*Your task*: Return, character for character, the lines from the one bearing "In this image, which of" through the end of the material. Omit everything before that line.

*Input material*:
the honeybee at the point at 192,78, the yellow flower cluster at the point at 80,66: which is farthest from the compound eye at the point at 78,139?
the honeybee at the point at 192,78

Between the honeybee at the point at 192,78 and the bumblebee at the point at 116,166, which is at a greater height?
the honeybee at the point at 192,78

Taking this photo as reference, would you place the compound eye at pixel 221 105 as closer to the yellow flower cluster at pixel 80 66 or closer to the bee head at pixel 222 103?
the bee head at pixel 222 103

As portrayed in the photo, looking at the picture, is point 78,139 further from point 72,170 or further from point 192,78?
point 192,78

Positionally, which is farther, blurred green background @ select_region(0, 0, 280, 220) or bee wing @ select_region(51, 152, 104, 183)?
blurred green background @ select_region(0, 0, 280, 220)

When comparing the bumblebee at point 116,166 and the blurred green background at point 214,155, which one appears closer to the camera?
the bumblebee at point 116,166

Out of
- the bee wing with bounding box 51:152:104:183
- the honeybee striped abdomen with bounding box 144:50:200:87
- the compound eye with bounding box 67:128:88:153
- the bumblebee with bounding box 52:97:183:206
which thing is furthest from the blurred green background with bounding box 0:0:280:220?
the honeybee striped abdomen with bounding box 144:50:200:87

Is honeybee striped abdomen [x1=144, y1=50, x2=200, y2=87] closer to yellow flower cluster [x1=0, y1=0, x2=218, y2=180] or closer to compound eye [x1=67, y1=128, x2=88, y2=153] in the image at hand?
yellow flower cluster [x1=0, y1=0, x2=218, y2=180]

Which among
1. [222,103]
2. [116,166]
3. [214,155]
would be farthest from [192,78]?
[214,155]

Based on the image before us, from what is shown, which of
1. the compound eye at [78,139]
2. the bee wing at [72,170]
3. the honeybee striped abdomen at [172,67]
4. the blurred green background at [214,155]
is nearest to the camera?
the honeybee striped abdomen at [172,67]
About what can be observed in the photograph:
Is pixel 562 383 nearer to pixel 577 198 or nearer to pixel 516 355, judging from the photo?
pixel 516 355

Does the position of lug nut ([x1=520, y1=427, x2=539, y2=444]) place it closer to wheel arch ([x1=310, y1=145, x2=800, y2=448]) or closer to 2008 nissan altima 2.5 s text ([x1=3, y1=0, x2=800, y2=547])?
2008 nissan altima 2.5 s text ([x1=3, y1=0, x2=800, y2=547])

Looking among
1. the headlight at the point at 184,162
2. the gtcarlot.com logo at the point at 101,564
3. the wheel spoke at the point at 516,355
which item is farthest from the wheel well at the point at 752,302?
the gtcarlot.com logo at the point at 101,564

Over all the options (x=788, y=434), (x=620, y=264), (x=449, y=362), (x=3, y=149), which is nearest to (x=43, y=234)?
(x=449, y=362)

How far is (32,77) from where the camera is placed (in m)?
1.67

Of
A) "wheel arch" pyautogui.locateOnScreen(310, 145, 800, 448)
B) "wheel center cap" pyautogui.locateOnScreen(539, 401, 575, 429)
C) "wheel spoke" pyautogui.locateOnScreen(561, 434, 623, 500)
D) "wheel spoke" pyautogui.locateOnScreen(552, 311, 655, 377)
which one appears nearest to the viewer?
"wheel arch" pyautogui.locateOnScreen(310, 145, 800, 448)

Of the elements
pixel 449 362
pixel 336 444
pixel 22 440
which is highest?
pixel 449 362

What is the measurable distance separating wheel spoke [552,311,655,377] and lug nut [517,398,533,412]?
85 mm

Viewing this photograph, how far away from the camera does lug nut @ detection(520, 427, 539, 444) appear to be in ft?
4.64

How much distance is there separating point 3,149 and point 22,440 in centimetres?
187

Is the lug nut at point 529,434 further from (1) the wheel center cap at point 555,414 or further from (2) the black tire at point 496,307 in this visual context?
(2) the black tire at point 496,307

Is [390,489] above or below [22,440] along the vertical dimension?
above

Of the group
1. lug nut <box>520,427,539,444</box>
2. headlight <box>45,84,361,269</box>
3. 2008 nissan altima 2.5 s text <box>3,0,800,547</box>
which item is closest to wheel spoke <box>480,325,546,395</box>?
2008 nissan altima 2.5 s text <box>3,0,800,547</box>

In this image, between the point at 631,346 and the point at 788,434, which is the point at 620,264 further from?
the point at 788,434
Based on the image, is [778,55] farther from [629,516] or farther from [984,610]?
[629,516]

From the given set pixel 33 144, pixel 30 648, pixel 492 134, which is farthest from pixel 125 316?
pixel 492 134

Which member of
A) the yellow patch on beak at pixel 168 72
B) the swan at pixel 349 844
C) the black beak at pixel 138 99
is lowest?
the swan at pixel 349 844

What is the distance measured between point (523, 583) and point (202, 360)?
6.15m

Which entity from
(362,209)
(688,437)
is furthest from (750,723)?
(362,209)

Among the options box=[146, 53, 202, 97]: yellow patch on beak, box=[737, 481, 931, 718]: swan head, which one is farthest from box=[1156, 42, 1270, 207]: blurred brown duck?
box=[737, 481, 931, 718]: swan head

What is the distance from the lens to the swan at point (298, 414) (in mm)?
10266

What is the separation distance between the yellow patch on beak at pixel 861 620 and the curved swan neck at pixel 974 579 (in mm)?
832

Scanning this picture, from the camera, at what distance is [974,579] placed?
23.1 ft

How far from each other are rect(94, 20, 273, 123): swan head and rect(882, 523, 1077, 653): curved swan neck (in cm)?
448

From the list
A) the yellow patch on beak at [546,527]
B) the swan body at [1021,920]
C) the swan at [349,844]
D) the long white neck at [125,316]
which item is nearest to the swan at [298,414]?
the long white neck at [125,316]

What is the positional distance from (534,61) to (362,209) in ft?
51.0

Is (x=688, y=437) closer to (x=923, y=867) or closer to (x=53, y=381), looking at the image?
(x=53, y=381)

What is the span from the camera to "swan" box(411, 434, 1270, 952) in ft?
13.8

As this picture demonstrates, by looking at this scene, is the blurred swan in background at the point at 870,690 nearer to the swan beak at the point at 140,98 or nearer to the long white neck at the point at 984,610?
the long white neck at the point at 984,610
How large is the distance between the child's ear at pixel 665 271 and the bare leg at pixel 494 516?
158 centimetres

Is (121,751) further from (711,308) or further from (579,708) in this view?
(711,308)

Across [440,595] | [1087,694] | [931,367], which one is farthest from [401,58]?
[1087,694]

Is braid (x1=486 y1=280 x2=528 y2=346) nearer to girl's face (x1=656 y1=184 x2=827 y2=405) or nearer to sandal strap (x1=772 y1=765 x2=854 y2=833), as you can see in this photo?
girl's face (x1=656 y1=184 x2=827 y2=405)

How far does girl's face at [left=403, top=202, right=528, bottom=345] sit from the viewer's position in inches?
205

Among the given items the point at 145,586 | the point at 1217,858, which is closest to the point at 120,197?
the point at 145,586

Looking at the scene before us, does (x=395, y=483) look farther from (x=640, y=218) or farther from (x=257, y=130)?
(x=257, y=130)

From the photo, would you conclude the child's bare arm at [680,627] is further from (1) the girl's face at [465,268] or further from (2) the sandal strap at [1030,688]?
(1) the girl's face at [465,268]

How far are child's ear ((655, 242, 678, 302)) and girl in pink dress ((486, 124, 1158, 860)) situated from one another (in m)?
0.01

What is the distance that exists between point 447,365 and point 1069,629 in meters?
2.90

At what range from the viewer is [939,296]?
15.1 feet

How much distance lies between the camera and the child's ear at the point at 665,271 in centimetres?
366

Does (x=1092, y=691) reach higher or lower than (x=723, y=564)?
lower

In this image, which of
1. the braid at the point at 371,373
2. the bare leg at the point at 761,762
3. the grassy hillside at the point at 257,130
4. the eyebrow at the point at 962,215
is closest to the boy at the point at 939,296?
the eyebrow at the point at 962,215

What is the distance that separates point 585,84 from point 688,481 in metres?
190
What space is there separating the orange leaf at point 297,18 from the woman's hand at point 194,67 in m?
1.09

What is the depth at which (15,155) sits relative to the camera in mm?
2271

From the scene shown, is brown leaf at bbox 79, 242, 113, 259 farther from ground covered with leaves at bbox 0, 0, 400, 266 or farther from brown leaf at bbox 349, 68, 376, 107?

*Reply to the exercise*:
In this image, which of
1. the braid at the point at 371,373
2. the bare leg at the point at 761,762
3. the grassy hillside at the point at 257,130
4. the eyebrow at the point at 962,215
is closest to the boy at the point at 939,296?
the eyebrow at the point at 962,215

What is the distance that separates point 585,84 from point 688,481 in metres?
190
What space is there separating the orange leaf at point 297,18 from the woman's hand at point 194,67 in m?
1.09

What is the depth at which (15,155) sits relative to the camera in mm?
2271

From the scene shown, is brown leaf at bbox 79, 242, 113, 259 farther from ground covered with leaves at bbox 0, 0, 400, 266 or farther from brown leaf at bbox 349, 68, 376, 107?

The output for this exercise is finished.